Desde que estudié en el museo de Barcelona los lienzos que Picasso pintó con el tema de “Las Meninas” he sentido una especie de impulso a dialogar, a preguntar a los estudiosos y críticos oficiales de arte, a proponerle ideas para contrastarlas con sus pareceres acerca del contenido de sus interpretaciones.
Comparto totalmente el pensamiento de algún artículo : “Picasso siempre estuvo obsesionado por Las Meninas de Velázquez”.
En donde ya me pierdo un poco es en la frase de algún comentarista: “Si
comparamos ambos cuadros -el de Velézquez y el de Picasso- se nos hace fácil la
lectura». A mí se me ha hecho harto difícil, y cuanto más los contemplo, más
difícil se me hace.
Durante la última ocasión que tuve de pasar unas horas en el Museo
de Barcelona, definitivamente decidí no hacer caso a las interpretaciones oficiales,
semioficiales e interesadamente eruditas de los críticos y “entendidos” en arte. Cada vez
dudo más de las interpretaciones simbólicas que se atribuyen a cada uno de los muchos cuadros con los que Picasso recrea obsesivamente Las Meninas.
Se cuenta de un prestigioso escritor que, entre sus lecturas, redescubrió “El
Quijote”. De manera se enfrascó en él, que lo leía, lo releía, lo degustaba, lo
paladeaba y llego a decir: “Dan ganas de no leer otra cosa que no sea esta obra
grandiosa», así que durante mucho tiempo no tuvo otra actividad intelectual que la de profundizar en su lectura.
Cuando comenzó a escribir de nuevo, quiso expresar lo que había sentido en su
machacona lectura del genio cervantino. Quiso hacer otro Quijote, porque le parecía que
sólo merecía la pena escribir Quijotes, y comenzó así su libro: “Una vez era un lugar
de la Mancha con un Quijote y su caballo, y su escudero con un burro llamado Sancho
Panza, el escudero, que el burro se llamaba Rucio, y el caballo Rocinante. Y Rucio y
Rocinante eran guays, y tan guays eran que quisiera que fueran mis amigos, y Sancho
se hizo caca, pero se la hizo de tal manera que no daba asco, y, como no daba asco, a
mí me producía risa al principio, luego me producía lágrimas y después me produjo
tal simpatía que me dejó pensando mucho tiempo sobre la caca de Sancho,y sobre don
Quijote, y sobre Rucio, y sobre Rocinante. ¡Don Miguel de Cervantes, os invoco y me
anonado como escritor, y ante vos sólo puedo sentirme un niño, pero un niño muy
chico, y tributaros la máxima admiración y respeto literarios, ya que ante vos me siento
literariamente disminuido!.
Así escribió estas líneas y las repitió mil veces, como si fuera un castigo de
maestro antiguo que se había impuesto a sí mismo.
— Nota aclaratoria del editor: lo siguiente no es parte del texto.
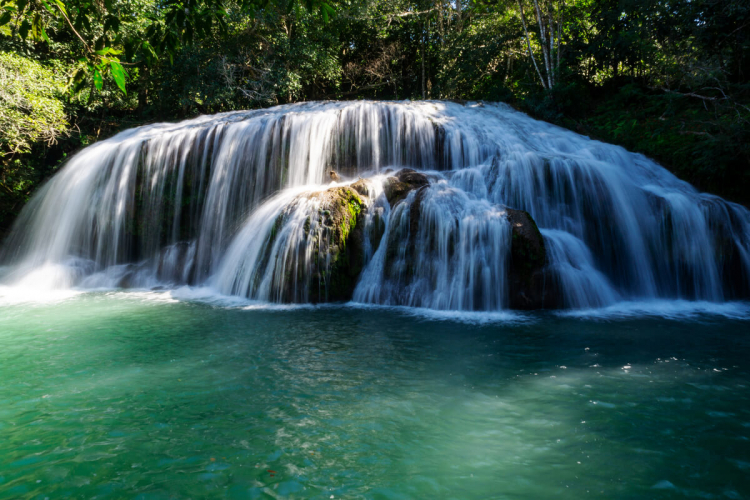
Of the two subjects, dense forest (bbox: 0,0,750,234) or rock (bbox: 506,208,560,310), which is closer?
rock (bbox: 506,208,560,310)

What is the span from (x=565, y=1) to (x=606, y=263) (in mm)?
14719

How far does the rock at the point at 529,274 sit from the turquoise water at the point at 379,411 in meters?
1.18

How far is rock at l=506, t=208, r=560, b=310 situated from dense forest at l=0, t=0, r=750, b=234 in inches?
215

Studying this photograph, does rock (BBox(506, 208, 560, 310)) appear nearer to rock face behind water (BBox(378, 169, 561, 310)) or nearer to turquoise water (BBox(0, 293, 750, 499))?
rock face behind water (BBox(378, 169, 561, 310))

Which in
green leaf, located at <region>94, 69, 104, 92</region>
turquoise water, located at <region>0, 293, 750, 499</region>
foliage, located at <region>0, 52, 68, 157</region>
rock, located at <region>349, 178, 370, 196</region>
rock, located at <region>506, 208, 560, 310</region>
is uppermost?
foliage, located at <region>0, 52, 68, 157</region>

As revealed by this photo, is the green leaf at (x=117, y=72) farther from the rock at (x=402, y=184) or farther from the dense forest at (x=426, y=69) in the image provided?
the rock at (x=402, y=184)

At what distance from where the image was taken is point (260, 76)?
817 inches

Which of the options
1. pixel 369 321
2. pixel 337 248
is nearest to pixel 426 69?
pixel 337 248

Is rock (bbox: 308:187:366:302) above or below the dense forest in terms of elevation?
below

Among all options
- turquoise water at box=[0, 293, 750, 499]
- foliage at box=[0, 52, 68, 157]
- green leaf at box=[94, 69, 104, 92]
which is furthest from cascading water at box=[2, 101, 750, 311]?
green leaf at box=[94, 69, 104, 92]

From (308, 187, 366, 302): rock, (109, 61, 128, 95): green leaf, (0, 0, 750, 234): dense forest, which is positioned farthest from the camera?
(0, 0, 750, 234): dense forest

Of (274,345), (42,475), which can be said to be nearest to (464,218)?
(274,345)

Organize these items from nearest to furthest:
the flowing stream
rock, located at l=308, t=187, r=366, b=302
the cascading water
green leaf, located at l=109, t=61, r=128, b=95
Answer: green leaf, located at l=109, t=61, r=128, b=95 → the flowing stream → the cascading water → rock, located at l=308, t=187, r=366, b=302

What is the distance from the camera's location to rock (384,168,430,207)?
30.6 feet
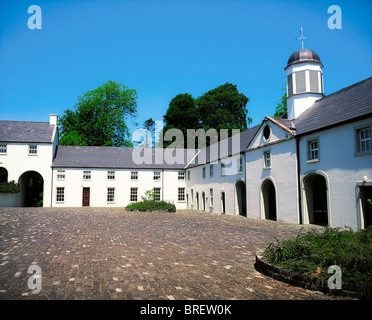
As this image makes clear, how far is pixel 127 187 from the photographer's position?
132ft

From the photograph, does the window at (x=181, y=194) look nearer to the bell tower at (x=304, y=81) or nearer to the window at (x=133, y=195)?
the window at (x=133, y=195)

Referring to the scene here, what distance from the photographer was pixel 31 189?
44.8 m

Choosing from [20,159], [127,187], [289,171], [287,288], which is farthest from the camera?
[127,187]

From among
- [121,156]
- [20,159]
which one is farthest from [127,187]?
[20,159]

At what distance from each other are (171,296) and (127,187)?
35928 mm

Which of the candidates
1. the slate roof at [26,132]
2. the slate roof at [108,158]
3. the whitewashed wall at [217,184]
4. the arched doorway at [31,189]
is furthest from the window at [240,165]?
the arched doorway at [31,189]

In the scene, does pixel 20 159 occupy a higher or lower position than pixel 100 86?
lower

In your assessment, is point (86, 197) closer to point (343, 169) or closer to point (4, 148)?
point (4, 148)

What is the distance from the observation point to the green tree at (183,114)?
52844 mm

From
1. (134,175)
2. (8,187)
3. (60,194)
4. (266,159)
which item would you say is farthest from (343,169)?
(8,187)

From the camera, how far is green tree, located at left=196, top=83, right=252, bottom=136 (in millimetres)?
49969

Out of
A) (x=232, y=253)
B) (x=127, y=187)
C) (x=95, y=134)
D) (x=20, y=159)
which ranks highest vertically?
(x=95, y=134)

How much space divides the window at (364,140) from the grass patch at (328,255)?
811 cm
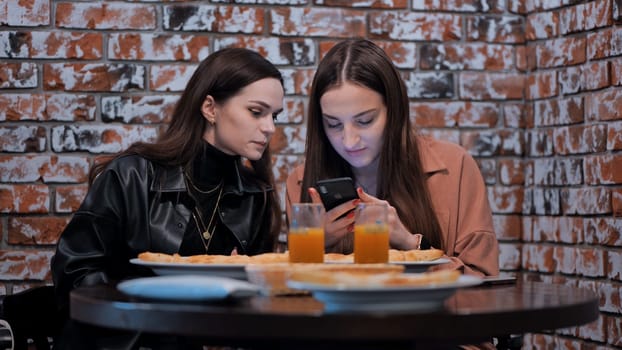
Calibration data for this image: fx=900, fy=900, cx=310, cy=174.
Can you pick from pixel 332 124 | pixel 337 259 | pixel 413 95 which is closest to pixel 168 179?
pixel 332 124

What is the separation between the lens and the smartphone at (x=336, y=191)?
211cm

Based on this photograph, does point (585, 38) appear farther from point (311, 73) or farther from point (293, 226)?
point (293, 226)

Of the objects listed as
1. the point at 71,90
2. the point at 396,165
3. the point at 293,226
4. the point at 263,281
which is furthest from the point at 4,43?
the point at 263,281

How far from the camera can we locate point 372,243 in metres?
1.71

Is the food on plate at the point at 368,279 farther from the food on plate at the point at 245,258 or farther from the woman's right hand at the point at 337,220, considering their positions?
the woman's right hand at the point at 337,220

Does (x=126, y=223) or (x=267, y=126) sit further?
(x=267, y=126)

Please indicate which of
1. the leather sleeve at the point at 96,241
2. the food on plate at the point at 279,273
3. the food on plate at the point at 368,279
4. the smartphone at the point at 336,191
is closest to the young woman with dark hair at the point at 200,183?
the leather sleeve at the point at 96,241

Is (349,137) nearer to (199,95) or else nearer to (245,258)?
(199,95)

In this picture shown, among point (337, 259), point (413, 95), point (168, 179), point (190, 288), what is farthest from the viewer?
point (413, 95)

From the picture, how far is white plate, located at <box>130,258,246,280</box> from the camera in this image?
1598 mm

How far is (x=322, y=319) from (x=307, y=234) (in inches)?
20.2

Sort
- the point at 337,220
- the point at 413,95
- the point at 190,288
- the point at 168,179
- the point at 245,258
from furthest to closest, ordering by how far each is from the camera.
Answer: the point at 413,95, the point at 168,179, the point at 337,220, the point at 245,258, the point at 190,288

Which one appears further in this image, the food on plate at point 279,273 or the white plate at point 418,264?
the white plate at point 418,264

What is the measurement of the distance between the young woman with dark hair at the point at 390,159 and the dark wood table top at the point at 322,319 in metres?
0.95
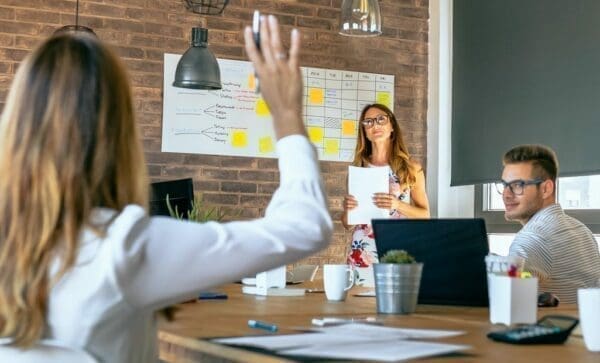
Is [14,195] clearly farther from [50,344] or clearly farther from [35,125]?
[50,344]

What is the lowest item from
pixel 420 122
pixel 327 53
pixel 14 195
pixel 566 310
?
pixel 566 310

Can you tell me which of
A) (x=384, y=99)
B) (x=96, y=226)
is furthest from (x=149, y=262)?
(x=384, y=99)

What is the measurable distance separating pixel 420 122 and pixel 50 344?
509cm

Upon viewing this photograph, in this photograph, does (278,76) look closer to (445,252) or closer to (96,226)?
(96,226)

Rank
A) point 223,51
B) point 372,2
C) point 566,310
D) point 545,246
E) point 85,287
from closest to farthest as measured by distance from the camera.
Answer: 1. point 85,287
2. point 566,310
3. point 545,246
4. point 372,2
5. point 223,51

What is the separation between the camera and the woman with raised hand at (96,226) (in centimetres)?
123

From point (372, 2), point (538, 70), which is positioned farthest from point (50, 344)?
point (538, 70)

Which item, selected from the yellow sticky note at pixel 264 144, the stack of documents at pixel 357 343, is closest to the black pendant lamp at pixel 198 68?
the yellow sticky note at pixel 264 144

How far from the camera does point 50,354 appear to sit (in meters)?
1.27

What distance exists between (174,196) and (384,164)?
1787mm

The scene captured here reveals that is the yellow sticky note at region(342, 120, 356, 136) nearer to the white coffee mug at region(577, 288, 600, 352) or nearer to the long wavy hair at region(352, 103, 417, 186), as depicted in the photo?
the long wavy hair at region(352, 103, 417, 186)

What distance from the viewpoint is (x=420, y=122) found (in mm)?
6191

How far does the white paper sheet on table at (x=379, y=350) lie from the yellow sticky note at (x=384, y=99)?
448 cm

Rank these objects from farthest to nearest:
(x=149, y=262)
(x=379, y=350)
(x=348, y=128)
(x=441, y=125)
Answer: (x=441, y=125)
(x=348, y=128)
(x=379, y=350)
(x=149, y=262)
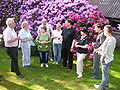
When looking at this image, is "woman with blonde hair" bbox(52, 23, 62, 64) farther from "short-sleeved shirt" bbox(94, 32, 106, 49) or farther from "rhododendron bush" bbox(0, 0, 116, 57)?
"short-sleeved shirt" bbox(94, 32, 106, 49)

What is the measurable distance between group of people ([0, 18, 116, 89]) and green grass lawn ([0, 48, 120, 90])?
0.24 metres

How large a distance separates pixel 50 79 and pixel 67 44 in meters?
1.39

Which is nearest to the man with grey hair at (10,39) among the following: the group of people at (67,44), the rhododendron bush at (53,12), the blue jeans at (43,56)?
the group of people at (67,44)

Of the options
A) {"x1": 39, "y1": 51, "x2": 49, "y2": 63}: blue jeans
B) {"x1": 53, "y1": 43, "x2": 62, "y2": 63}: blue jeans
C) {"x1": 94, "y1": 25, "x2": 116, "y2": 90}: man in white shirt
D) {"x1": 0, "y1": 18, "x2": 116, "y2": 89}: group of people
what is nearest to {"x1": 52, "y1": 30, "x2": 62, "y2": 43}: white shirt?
{"x1": 0, "y1": 18, "x2": 116, "y2": 89}: group of people

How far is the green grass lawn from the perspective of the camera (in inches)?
219

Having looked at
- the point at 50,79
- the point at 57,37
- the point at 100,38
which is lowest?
the point at 50,79

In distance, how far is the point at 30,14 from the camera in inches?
409

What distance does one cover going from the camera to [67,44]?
6.68 metres

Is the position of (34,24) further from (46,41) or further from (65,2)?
(46,41)

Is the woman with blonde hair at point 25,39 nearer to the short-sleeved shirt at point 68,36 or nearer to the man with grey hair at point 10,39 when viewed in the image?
the man with grey hair at point 10,39

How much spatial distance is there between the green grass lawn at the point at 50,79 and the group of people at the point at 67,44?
0.79 feet

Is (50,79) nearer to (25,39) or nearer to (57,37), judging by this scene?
(25,39)

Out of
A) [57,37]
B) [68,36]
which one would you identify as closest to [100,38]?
[68,36]

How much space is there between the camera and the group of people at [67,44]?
16.1ft
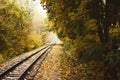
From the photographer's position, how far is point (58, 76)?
13914 mm

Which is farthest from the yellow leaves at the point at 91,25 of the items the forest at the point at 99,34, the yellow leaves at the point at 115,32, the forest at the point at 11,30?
the forest at the point at 11,30

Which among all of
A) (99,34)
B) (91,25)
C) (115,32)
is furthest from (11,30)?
(115,32)

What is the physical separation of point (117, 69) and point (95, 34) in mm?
3109

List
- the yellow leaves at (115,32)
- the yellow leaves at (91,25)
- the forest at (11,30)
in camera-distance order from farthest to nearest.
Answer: the forest at (11,30), the yellow leaves at (91,25), the yellow leaves at (115,32)

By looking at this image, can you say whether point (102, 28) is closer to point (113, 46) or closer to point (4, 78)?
point (113, 46)

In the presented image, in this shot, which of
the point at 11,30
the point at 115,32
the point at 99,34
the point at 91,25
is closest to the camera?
the point at 115,32

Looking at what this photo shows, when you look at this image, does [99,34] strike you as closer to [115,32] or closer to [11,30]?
[115,32]

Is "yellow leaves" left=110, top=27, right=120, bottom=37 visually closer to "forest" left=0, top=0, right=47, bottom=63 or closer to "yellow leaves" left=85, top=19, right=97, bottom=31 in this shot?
"yellow leaves" left=85, top=19, right=97, bottom=31

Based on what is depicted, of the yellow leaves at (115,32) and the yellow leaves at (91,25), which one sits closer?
the yellow leaves at (115,32)

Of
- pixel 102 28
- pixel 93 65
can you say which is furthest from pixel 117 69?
pixel 102 28

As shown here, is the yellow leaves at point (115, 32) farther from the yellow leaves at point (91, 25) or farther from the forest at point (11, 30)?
the forest at point (11, 30)

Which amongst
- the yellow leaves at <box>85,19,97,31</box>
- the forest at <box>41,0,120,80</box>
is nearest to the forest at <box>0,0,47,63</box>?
the forest at <box>41,0,120,80</box>

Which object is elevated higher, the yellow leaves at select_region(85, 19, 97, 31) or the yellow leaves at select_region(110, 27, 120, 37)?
the yellow leaves at select_region(85, 19, 97, 31)

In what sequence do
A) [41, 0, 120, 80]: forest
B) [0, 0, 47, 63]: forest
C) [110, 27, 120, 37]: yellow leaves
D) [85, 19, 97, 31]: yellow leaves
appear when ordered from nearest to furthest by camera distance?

A ese libro le puso un prólogo que decía: “Este mi libro, intitulado Don
Quijote, es lo que yo soy capaz de escribir, al lado de su verdadero artífice don
Miguel de Cervantes Saavedra».
Yo me imagino al prestigioso pintor Pablo Ruiz Picasso, delante de Las
Meninas en el Museo del Prado, con su ojos totales, sintiéndose niño ante Velázquez
al que pintó enormemente desproporcionado, como cuando un niño pinta a su papá o a su mamá ocupando todo el folio, y al hermanito intruso, hecho un escarabajo pequeñito y esquemático en el
ángulo inferior derecho del mismo folio.
Estoy viendo a Picasso en El Prado con sus grandes cejas curvas como arcos
románicos, sonrisa rotunda y silente, con la boca abierta, absolutamente concentrado, pensando: ¿Por qué has sido tan ingente, Diego Velázquez, que para pintar el aire suspendiste en él unos brochazos que resultaron ser figuras?
Me imagino a Picasso abalanzado sobre la barandilla protectora tratando de ganar medio
metro de distancia para poder apreciar mejor las miles de genialidades que son cada una
de las pinceladas o emborronamientos sobre el viejo lienzo.
Es de suponer que iría descubriendo, poco poco, la hechura de la sombra de la nariz de la
infanta Margarita, aparentemente tan suave y delicada, realizada no con pinceles sino con la hombruna huella del pulgar; y las flores del pelo, conjunto de pinceladas informes y groseras, o los ojos de Ia misma niña: dos manchones cuyo único secreto de realización es haberlos puesto en su justo sitio.